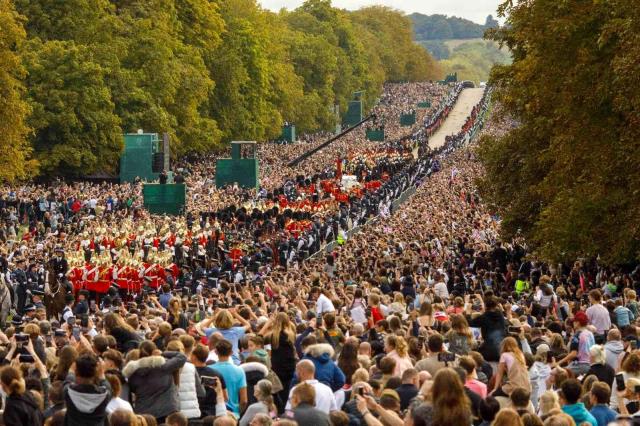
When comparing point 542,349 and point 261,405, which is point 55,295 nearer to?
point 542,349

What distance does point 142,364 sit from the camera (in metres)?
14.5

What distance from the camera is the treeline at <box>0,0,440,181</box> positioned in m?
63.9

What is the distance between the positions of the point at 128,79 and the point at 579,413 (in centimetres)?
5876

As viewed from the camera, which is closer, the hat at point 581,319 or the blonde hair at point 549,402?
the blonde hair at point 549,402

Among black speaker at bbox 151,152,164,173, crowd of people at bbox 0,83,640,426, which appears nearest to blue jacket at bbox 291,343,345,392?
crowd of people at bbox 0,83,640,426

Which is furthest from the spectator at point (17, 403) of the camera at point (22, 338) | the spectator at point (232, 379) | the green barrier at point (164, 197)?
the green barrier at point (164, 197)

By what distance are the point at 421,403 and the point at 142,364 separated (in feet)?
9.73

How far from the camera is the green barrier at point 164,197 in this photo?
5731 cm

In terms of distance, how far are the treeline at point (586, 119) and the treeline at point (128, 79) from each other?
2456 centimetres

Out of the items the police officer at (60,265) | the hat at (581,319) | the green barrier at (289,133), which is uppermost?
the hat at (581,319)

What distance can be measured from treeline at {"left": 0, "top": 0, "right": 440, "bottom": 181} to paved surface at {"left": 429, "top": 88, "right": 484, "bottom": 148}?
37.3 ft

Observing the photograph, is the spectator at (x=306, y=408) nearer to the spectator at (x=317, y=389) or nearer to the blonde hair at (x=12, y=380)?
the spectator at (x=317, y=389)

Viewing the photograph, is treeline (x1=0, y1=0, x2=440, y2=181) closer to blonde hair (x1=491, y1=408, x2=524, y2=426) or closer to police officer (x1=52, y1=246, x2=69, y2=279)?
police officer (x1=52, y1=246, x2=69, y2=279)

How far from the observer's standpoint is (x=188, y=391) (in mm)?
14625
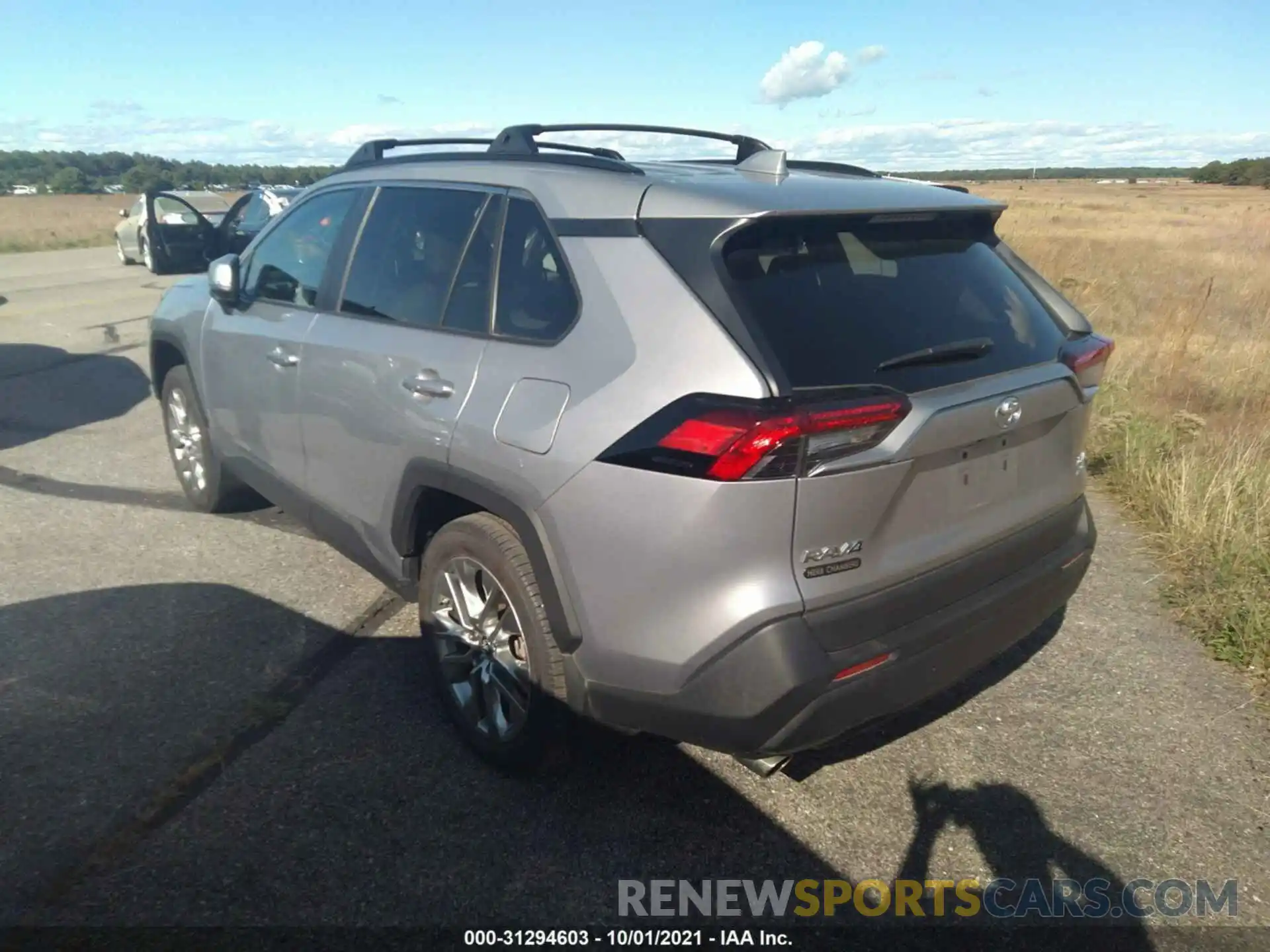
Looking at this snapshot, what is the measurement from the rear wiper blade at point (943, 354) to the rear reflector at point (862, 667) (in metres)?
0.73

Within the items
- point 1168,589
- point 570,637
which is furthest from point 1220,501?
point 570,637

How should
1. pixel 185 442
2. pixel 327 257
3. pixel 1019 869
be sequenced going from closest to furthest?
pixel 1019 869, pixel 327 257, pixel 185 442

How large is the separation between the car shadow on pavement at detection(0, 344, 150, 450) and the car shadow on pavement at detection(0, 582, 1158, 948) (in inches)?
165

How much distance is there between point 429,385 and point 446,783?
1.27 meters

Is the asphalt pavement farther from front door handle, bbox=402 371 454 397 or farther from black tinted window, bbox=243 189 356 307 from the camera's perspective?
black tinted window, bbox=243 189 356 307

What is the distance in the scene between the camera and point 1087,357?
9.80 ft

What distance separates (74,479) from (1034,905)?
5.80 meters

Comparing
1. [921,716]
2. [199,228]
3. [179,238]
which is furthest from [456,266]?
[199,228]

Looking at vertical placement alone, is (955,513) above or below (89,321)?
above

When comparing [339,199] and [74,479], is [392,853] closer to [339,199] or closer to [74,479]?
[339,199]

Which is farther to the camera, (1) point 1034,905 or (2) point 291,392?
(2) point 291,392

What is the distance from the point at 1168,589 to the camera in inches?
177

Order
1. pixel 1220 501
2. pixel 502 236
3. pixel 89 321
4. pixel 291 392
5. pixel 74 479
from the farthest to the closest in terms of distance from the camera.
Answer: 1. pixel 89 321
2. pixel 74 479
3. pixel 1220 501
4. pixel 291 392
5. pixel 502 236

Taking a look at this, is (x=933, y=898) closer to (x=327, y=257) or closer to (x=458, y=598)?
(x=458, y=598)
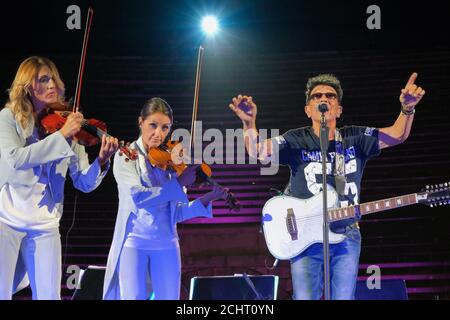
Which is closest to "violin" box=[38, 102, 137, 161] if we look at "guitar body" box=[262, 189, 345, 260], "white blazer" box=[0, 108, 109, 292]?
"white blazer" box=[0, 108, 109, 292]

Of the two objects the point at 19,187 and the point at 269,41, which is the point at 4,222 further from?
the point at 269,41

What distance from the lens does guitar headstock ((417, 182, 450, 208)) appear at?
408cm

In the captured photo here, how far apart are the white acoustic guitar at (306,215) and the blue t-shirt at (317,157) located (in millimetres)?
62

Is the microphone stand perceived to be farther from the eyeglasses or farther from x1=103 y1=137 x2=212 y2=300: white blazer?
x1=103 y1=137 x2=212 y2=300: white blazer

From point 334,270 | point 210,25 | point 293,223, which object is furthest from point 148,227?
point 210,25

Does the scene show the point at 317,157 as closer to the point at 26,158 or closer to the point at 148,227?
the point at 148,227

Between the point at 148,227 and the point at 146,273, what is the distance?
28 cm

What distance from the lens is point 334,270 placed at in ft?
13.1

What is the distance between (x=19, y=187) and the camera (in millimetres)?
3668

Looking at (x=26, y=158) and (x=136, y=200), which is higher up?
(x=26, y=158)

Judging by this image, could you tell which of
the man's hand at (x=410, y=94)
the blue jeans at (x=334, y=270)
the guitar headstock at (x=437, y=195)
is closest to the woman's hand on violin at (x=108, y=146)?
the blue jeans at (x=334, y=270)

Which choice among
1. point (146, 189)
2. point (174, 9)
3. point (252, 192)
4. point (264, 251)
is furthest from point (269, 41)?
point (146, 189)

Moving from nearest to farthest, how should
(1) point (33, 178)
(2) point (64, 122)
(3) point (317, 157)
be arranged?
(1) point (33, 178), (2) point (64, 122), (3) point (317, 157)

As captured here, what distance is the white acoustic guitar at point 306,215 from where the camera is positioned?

» **Task directions**: Leaving aside the images, write out the entries above word for word.

» **The solution**:
When comparing point 542,349 and point 261,405, which is point 55,295 nearer to?
point 542,349

What distance does point 142,364 sit from the camera (in metres)?
14.5

What distance from the camera is the treeline at <box>0,0,440,181</box> positioned in m?
63.9

What is the distance between the positions of the point at 128,79 and the point at 579,413 (in centimetres)?
5876

As viewed from the camera, which is closer, the hat at point 581,319 or the blonde hair at point 549,402?
the blonde hair at point 549,402

Among black speaker at bbox 151,152,164,173, crowd of people at bbox 0,83,640,426, which appears nearest to blue jacket at bbox 291,343,345,392?
crowd of people at bbox 0,83,640,426

Which is furthest from the spectator at point (17, 403) of the camera at point (22, 338) | the spectator at point (232, 379) | the green barrier at point (164, 197)?
the green barrier at point (164, 197)

By what distance are the point at 421,403 and the point at 142,364 separated (in feet)?
9.73

How far from the camera is the green barrier at point 164,197 in this photo?
5731 cm

In terms of distance, how far are the treeline at point (586, 119) and the treeline at point (128, 79) from each other?
2456 centimetres

Out of the items the police officer at (60,265) | the hat at (581,319) | the green barrier at (289,133), which is uppermost?
the hat at (581,319)

What distance can be measured from treeline at {"left": 0, "top": 0, "right": 440, "bottom": 181} to paved surface at {"left": 429, "top": 88, "right": 484, "bottom": 148}?
37.3 ft

Observing the photograph, is the spectator at (x=306, y=408) nearer to the spectator at (x=317, y=389) or nearer to the blonde hair at (x=12, y=380)?
the spectator at (x=317, y=389)

Viewing the photograph, is treeline (x1=0, y1=0, x2=440, y2=181) closer to blonde hair (x1=491, y1=408, x2=524, y2=426) or closer to police officer (x1=52, y1=246, x2=69, y2=279)?
police officer (x1=52, y1=246, x2=69, y2=279)

How far from the observer's standpoint is (x=188, y=391) (in mm)?
14625
Looking at this snapshot, what is the measurement from the rear wiper blade at point (943, 354) to the rear reflector at point (862, 667) (in metres)?
0.73

Within the items
- point 1168,589
- point 570,637
which is furthest from point 1220,501?
point 570,637

How should
1. pixel 185 442
2. pixel 327 257
3. pixel 1019 869
be sequenced going from closest to furthest?
pixel 1019 869, pixel 327 257, pixel 185 442

How large is the separation between the car shadow on pavement at detection(0, 344, 150, 450) and the car shadow on pavement at detection(0, 582, 1158, 948) (in inches)?
165

How much distance is there between point 429,385 and point 446,783?
1.27 meters

Is the asphalt pavement farther from front door handle, bbox=402 371 454 397 or farther from black tinted window, bbox=243 189 356 307 from the camera's perspective?
black tinted window, bbox=243 189 356 307

What is the distance in the scene between the camera and point 1087,357?
9.80 ft

What distance separates (74,479) from (1034,905)?
5.80 meters

Comparing
1. [921,716]
2. [199,228]
3. [179,238]
which is furthest from [456,266]?
[199,228]

Looking at vertical placement alone, is (955,513) above or below (89,321)?
above

When comparing [339,199] and [74,479], is [392,853] closer to [339,199] or closer to [74,479]?
[339,199]

Which is farther to the camera, (1) point 1034,905 or (2) point 291,392?
(2) point 291,392

What is the distance from the point at 1168,589 to the camera in inches?
177

Order
1. pixel 1220 501
2. pixel 502 236
3. pixel 89 321
4. pixel 291 392
5. pixel 74 479
from the farthest to the closest in terms of distance from the camera.
Answer: 1. pixel 89 321
2. pixel 74 479
3. pixel 1220 501
4. pixel 291 392
5. pixel 502 236

Taking a look at this, is (x=933, y=898) closer to (x=327, y=257) or closer to (x=458, y=598)?
(x=458, y=598)
Which is closest to "violin" box=[38, 102, 137, 161] if we look at "guitar body" box=[262, 189, 345, 260], "white blazer" box=[0, 108, 109, 292]?
"white blazer" box=[0, 108, 109, 292]

Of the two objects the point at 19,187 and the point at 269,41, which is the point at 4,222 further from?
the point at 269,41

What distance from the lens does guitar headstock ((417, 182, 450, 208)) appear at?
408cm

In the captured photo here, how far apart are the white acoustic guitar at (306,215) and the blue t-shirt at (317,157) located (in millimetres)?
62

Is the microphone stand perceived to be farther from the eyeglasses or farther from x1=103 y1=137 x2=212 y2=300: white blazer?
x1=103 y1=137 x2=212 y2=300: white blazer

From point 334,270 | point 210,25 | point 293,223, which object is furthest from point 148,227?
point 210,25

Does the scene show the point at 317,157 as closer to the point at 26,158 or closer to the point at 148,227?
the point at 148,227

Between the point at 148,227 and the point at 146,273, what is the distance?
28 cm

What distance from the lens is point 334,270 placed at in ft?
13.1

What is the distance between (x=19, y=187) and the camera (in millimetres)?
3668

Looking at (x=26, y=158) and (x=136, y=200), which is higher up?
(x=26, y=158)

Judging by this image, could you tell which of
the man's hand at (x=410, y=94)
the blue jeans at (x=334, y=270)
the guitar headstock at (x=437, y=195)
is closest to the woman's hand on violin at (x=108, y=146)?
the blue jeans at (x=334, y=270)

Which choice among
1. point (146, 189)
2. point (174, 9)
3. point (252, 192)
4. point (264, 251)
is furthest from point (269, 41)?
point (146, 189)

Moving from nearest to farthest, how should
(1) point (33, 178)
(2) point (64, 122)
(3) point (317, 157)
be arranged?
(1) point (33, 178), (2) point (64, 122), (3) point (317, 157)

As captured here, what distance is the white acoustic guitar at point 306,215 from where the camera is positioned?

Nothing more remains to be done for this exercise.